•Purpose: determining whether there is a definite need for endodontic re- treatment in cases of well-conducted Tx of canals involving a temporary restoration of more than three months’ duration, based on suspected microleakage.
•In vitro microleakage studies: techniques and limitations:
1. Tracer characteristics. No tracer can mimic the clinical conditions and the presence of mixed flora precisely.
Studies used methylene blue, India ink, sodium 22 (22Na) bacteria or bacterial particles.
2. Measurement methods. Most of them qualitative. Leakage commonly is determined by depth of marker penetration, turbidity fluid transport, glucose penetration and radioactivity.
3. Experimental conditions. Thermocycling and repeated loading are important parameters actually mimic conditions in the mouth that cause degradation of coronal restorations.

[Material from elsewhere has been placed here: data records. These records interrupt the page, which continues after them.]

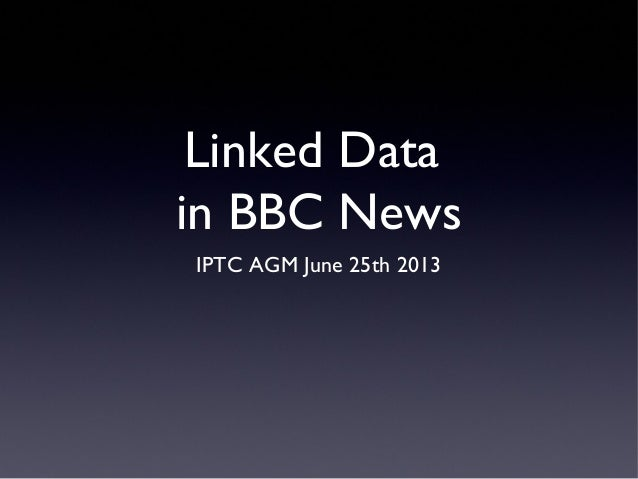Linked Data in BBC News IPTC AGM June 25th 2013
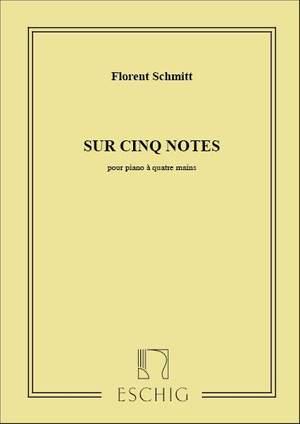 Schmitt: Sur cinq Notes Op.34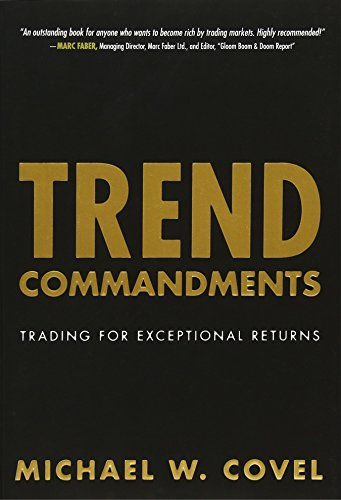 Trend Commandments: Trading for Exceptional Returns by FT Press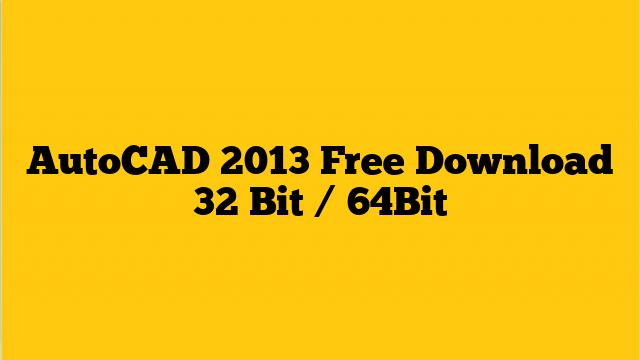 AutoCAD 2013 Free Download 32 Bit 64Bit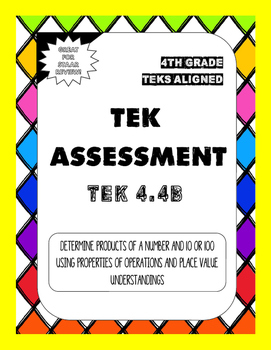 TEK Assessment 4.4B - Products of 10 and 100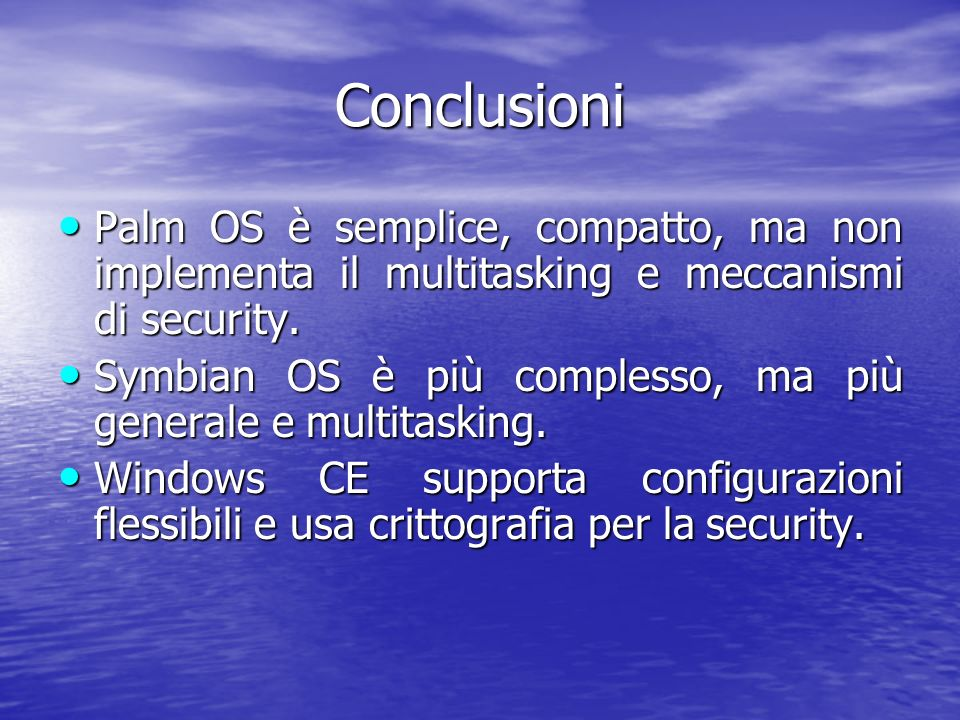 Conclusioni Palm OS è semplice, compatto, ma non implementa il multitasking e meccanismi di security.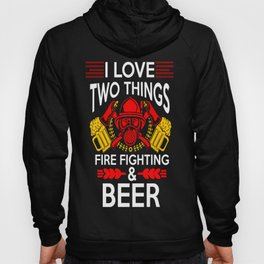 I love two things fire fighting and beer Hoody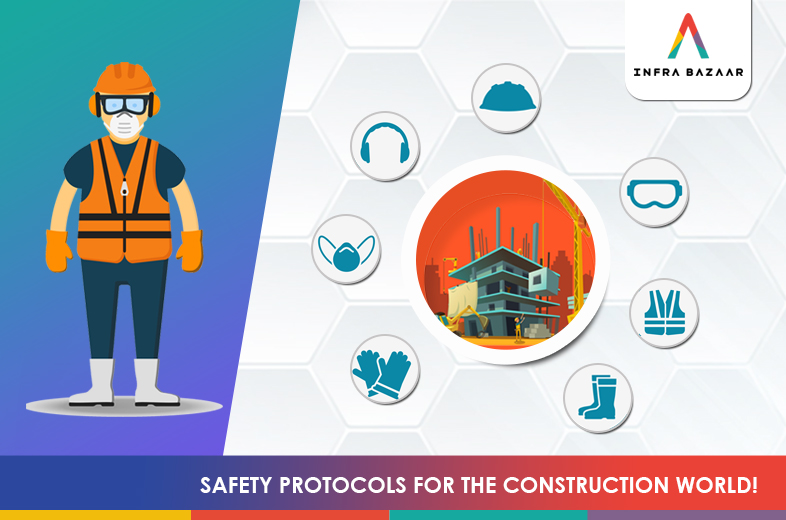 Safety Protocols For The Construction World! - Infra Bazaar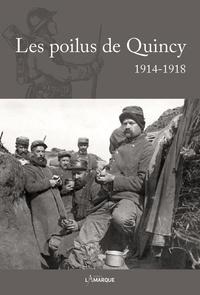 François de Lannoy - Les poilus de Quincy 1914-1918.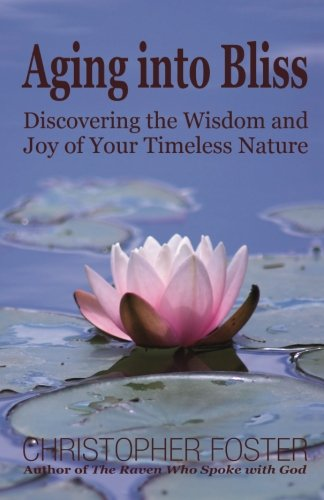 aging-into-bliss-discovering-the-wisdom-and-joy-of-your-timeless-nature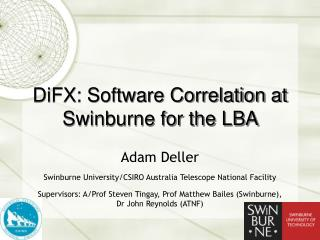 DiFX: Software Correlation at Swinburne for the LBA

4. Measurement time. leakage can occur at any time, as shown in various in vitro studies
5. Coronal restoration dimensions. inconsistent dimensions, illustrate the difficulty in evaluating sealing efficiency.
–Safavi et al. found a higher success rate of complete periradicular healing in teeth with permanent coronal restorations.
-Study of 1,010 RG of RCT treated teeth, quality of coronal restoration was more important than that of the RCT.
–Hommez et al, found that RG appearance of coronal restoration and homogeneity of the root fillings were equally important
-Several studies found the quality of the RCT treatment had a greater effect on PA status than did the coronal restorations.
-No clear evidence to support immediate replacement of well-obturated endodontic treatment that has lasted >3 months solely because of suspicions of microleakage. It may be prudent to make a new coronal restoration immediately and to observe the tooth for at least three months before placing the permanent crown.